EC2 does have some drawbacks. One is, since users cannot install their own versions of the kernel Linux, it is possible that Amazon has put something nasty, or merely inconvenient, into the versions they offer. But this may not really matter, given the other flaws. One other flaw is that Amazon does have ultimate control of the computer and its data. The state could subpoena all that data from Amazon. If you had it in your home or office, the state would have to subpoena it from you, and you would have the chance to fight the subpoena in court. Amazon may not care to fight the subpoena on your behalf.

Amazon places conditions on what you can do with these servers, and can cut off your service if it construes your actions to conflict with them. Amazon has no need to prove anything, so in practice it can cut you off if it finds you inconvenient. As Wikileaks found out, the customer has no recourse if Amazon stretches the facts to make a questionable judgment.

Now let's consider Google ChromeOS, a variant of GNU/Linux which is still in development. According to what Google initially said, it will be free/libre software, at least the basic system, though experience with Android suggests it may come with nonfree programs too.

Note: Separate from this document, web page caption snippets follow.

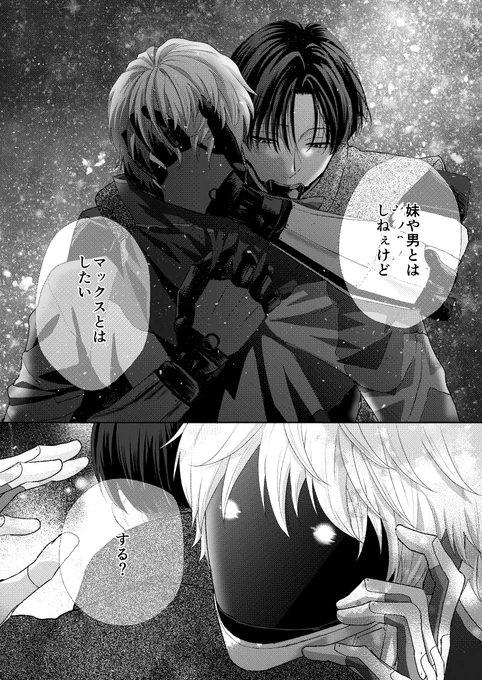 (1/5)
カトマクいちゃらぶ🔞(当社比)本🙌追納しました!
ご入用の方に届いて～～～🙏
🐯とらさんにて予約受付中です🐯https://t.co/NQFN9VvPqU

👇以下サンプル 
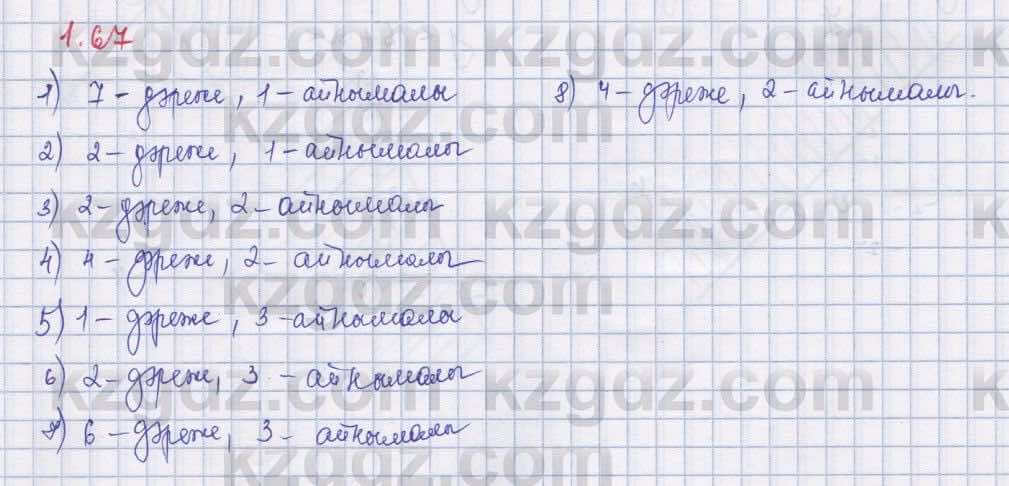 Алгебра Шыныбеков 9 класс 2019  Упражнение 1.67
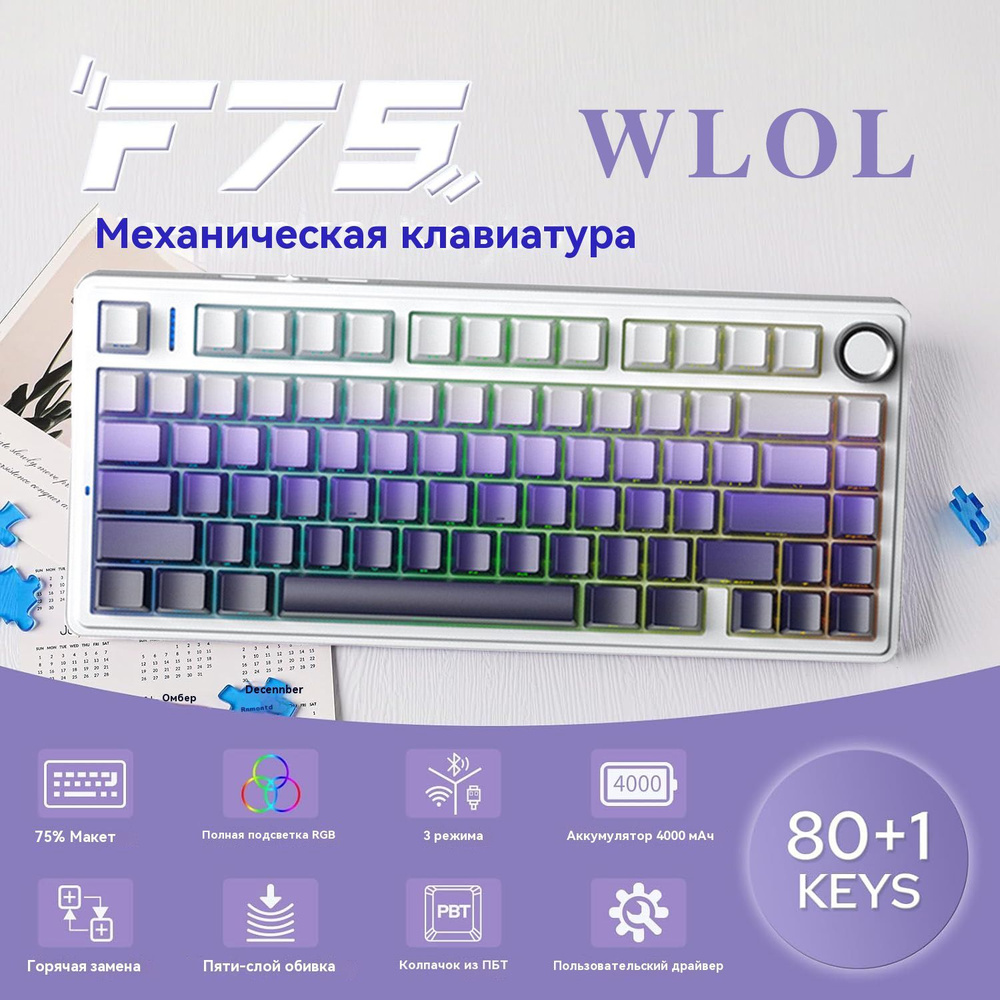 Клавиатура беспроводная AULA F75 механическая клавиатура, 75% ...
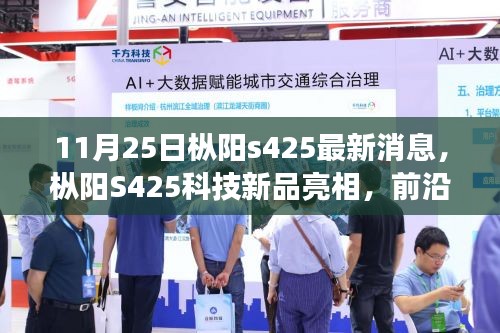 盒抽纸厂家 第498页
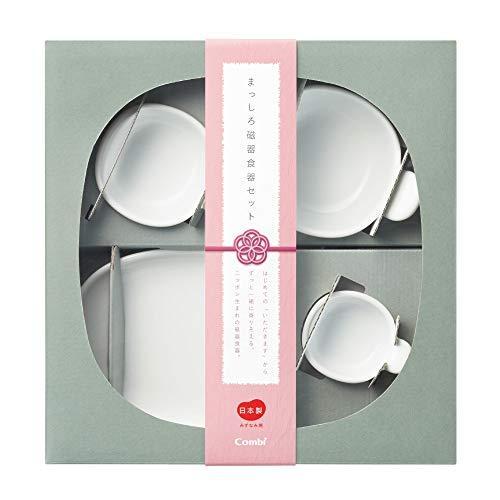 超特価激安 コンビ はじめてのまっしろ磁器食器セット 驚きの値段 Www Muslimaidusa Org
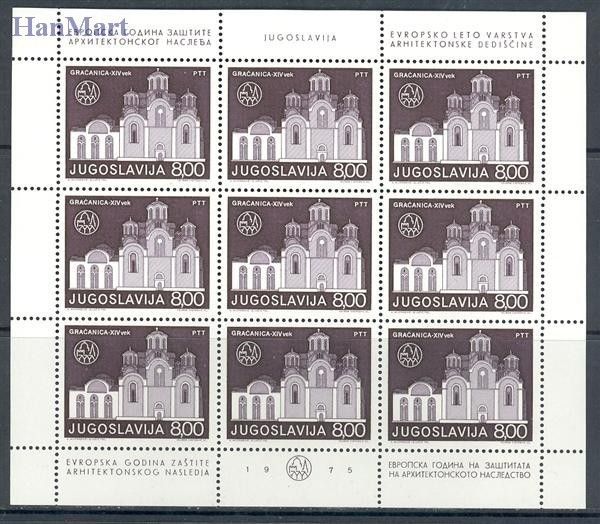 Jugosławia 1975 Mi ark 1627-1629 Czyste **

The special feature of this system, its purpose, was to deny users two fundamental capabilities that GNU/Linux and other operating systems normally provide: to store data locally and to run applications locally. Instead, ChromeOS would be designed to require users to save their data in servers (normally Google servers, I expect) and to let these servers do their computing too. This immediately raises both kinds of issues in their fullest form. The only way ChromeOS as thus envisaged could become something users ought to accept is if they install a modified version of the system, restoring the capabilities of local data storage and local applications.

More recently I've heard that Google has reconsidered this decision and may reincorporate those local facilities. If so, ChromeOS might just be something people can use in freedom—if it avoids the many other problems that we observe today in Android.

As these examples show, each Internet usage scenario raises its own set of issues, and they need to be judged based on the specifics. Vague statements, such as any statement formulated in terms of “cloud computing,” can only get in the way.